Demaestro - 7:35 pm on Jan 26, 2012 (gmt 0)

Hey RnB.

I am taking the output of CURL (which is that HTML form above ^^) and if I dump that HTML form to the request then it does the final submit and that line (if (isset($_POST["authResp"]) && $_POST["authResp"] != "") returns true.

I didn't set up that logic though I just wanted to work with it.

The backstory on what I am trying to do is this:

A client with a Joomla site came to me because they use a 3rd party user tracking system called Membee I think they mostly use it to track paid memberships. I think Membee bills members and tracks all paid memberships, when they have to renew.. etc.

A few years back they had some developer create an authentication plugin that would check for a user in Joomla, validate then send off the request to Membee who looks up things like "paid status" and returns different statuses if the member is current and able to login, etc.

The way it was built at the time was using GET to send off the hit to Membee.
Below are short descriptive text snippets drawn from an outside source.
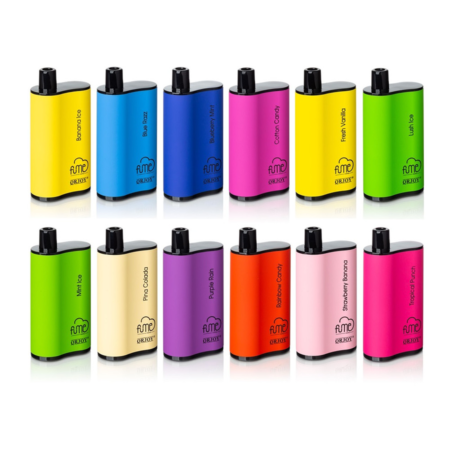 Fume Infinity Disposable Vapes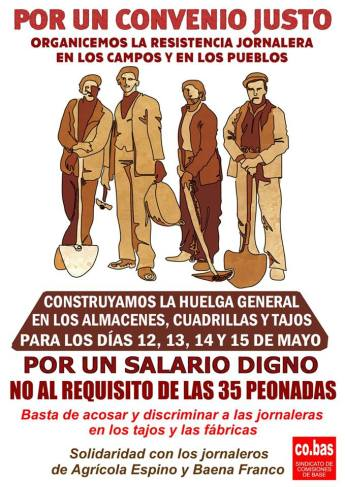 Huelga en el campo por un convenio justo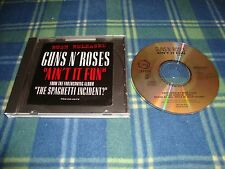 GNR Guns N Roses Ain't It Fun promotional cd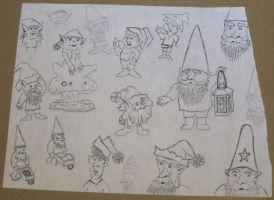 Gnome/Elf Concept Art by JasonYoungdale
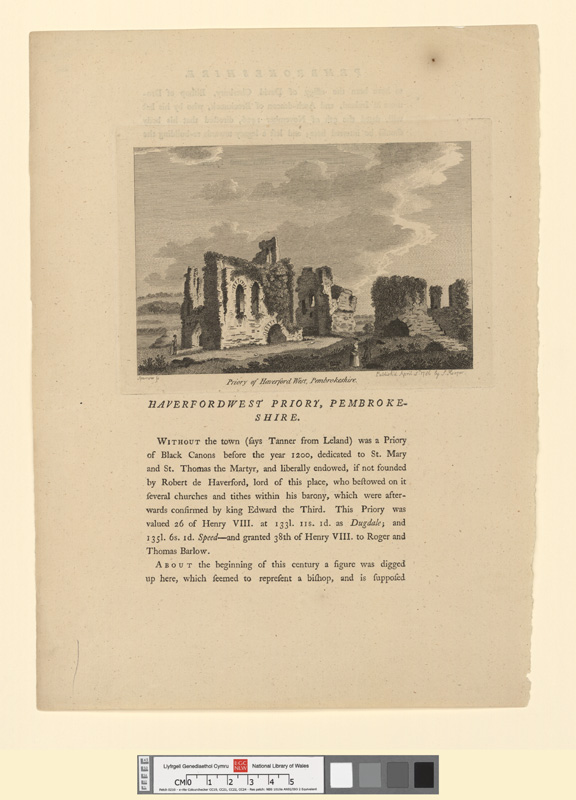 Priory of Haverfordwest, Pembrokeshire April 5th 1786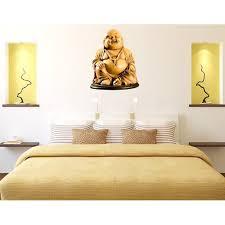 Buddha Meditation Mantra Zen Buddhism Wall Decal Wall Print Decal Sticker Mural Vinyl Art Home Decor Ds 1044 16in X 20in Walmart Com Walmart Com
This left the username and password in plain text in the browser history!?!?!?

I guess they realized this security issue, and then approached me to change it to a POST method to keep that out of the query strings and out of browser history.

Because their budget was a little low I didn't want to rewrite the whole plugin so I just tried to make it work within the logic already set up.

I am going to stick with the approach of using die($result); It works, and I can add text or a loading image to the screen while it renders this form and submits it.

This is how it ends up looking.


curl_setopt($curl_connection, CURLOPT_POSTFIELDS, $post_string);
$result = curl_exec($curl_connection);
curl_close($curl_connection);

die('Logging in to WEBSITE_NAME, please wait to be redirected '. $result);

The client was good with it so so am I. They pointed out in the old solution that you get a blank page also... and depending on where you logged in from you would get the warning message popup about content being transferred from both http and https and asked if you want to proceed.

Thanks for your help though. There is likely a better way of parsing the response and completing the login but like I said the budget isn't allowing for that level of coding so.... on to the next one.